In 2015, the EPA published the National Air Toxics Assessment, or NATA, a detailed accounting of air pollutants, and ranked all 72,000 census tracts in the U. S. by the overall cancer risk to people in those communities.
Census Tract 708 in St. John the Baptist – closest to the Denka plant – ranked No. 1 in the nation for overall cancer risk. Five of the top 10 census tracts in the country – and nine of the top 20 – were in St. John the Baptist Parish, according to the report. Census Tract 708 is 92% Black.
The EPA set 0.2 micrograms per square cubic meter of air over the course of a lifetime as a safe level of chloroprene and installed air monitors in six locations near the plant to monitor Denka’s output of the toxin. Since the monitors were installed in 2016, they have shown chloroprene levels far above that level, with one monitor just west of the plant showing an average daily concen
tration 26 times above the EPA’s recommended level.
In 2017, Denka agreed to lower its chloroprene emissions by 85%. The company spent more than $ 35 million to install new equipment. In May, Louisiana regulators confirmed that Denka had achieved that 85% reduction.
Still, the air around the plant remains well above the 0.2 micrograms per square cubic meter threshold recommended by the EPA. And Denka has been pushing the EPA to downgrade its assessment of chloroprene as a “likely” carcinogen and to raise the allowable limit of emissions.
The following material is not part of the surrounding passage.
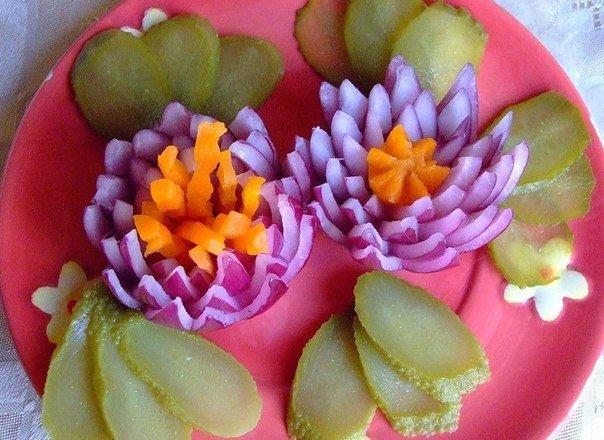 Хризантема из лука для украшения блюд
Harris, the Denka spokesman, said the company agreed to reduce emissions “to assist its community and ensure peace of mind for its neighbors” but is now requesting higher emissions rates because it claims a recent study shows chloroprene is safer than previously thought. The study was conducted by consultants hired by Denka.
The EPA has been deliberating over Denka’s latest request to reclassify the chemical for more than two years with no decision in sight. In a statement, the agency said the level of 0.2 micrograms per square cubic meter of chloroprene is simply a recommendation, not an enforceable rule or red line. The amount of chemical emitted from a plant is enforceable and, in that respect, Denka has remained below the 350,000 pounds per year allowed by state and federal regulators.
COVID sweeps through
The Denka plant has continued to operate unabated during the pandemic even as churches, schools, businesses and other sectors have been forced to close.
Meanwhile, residents of Reserve are relying mostly on Concerned Citizens of St. John to push state and federal regulators to better monitor the Denka plant and keep them informed. Last year, Taylor, the longtime resident who is the group’s founder, traveled to Japan with other Reserve residents to meet with Denka representatives and voice concerns over the emissions.
Since the start of the pandemic, Taylor has witnessed his childhood friend die from COVID- 19.
As he talked, Taylor looked out his front door down East 26th Street to the trail of victims left behind by cancer: two brothers who died from cancer, a husband and wife who lived across the street, another good neighbor.
“They’re killing us,” he said. “Then they tell us to prove they’re doing it.”